- _Problem to solve_
Please reproduce the line containing "common name: coyote" and every line after it in the records below, exactly and with nothing else.

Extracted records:
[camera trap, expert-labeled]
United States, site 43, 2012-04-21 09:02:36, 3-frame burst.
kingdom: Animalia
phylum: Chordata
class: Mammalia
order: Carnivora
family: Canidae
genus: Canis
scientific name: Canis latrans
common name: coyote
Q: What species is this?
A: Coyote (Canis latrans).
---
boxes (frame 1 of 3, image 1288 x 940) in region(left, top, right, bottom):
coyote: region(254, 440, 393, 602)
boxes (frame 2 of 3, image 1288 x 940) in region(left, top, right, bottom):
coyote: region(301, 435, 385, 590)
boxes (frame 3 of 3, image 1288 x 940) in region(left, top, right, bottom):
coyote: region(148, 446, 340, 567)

- _Exercise output_
common name: coyote
Q: What species is this?
A: Coyote (Canis latrans).
---
boxes (frame 1 of 3, image 1288 x 940) in region(left, top, right, bottom):
coyote: region(254, 440, 393, 602)
boxes (frame 2 of 3, image 1288 x 940) in region(left, top, right, bottom):
coyote: region(301, 435, 385, 590)
boxes (frame 3 of 3, image 1288 x 940) in region(left, top, right, bottom):
coyote: region(148, 446, 340, 567)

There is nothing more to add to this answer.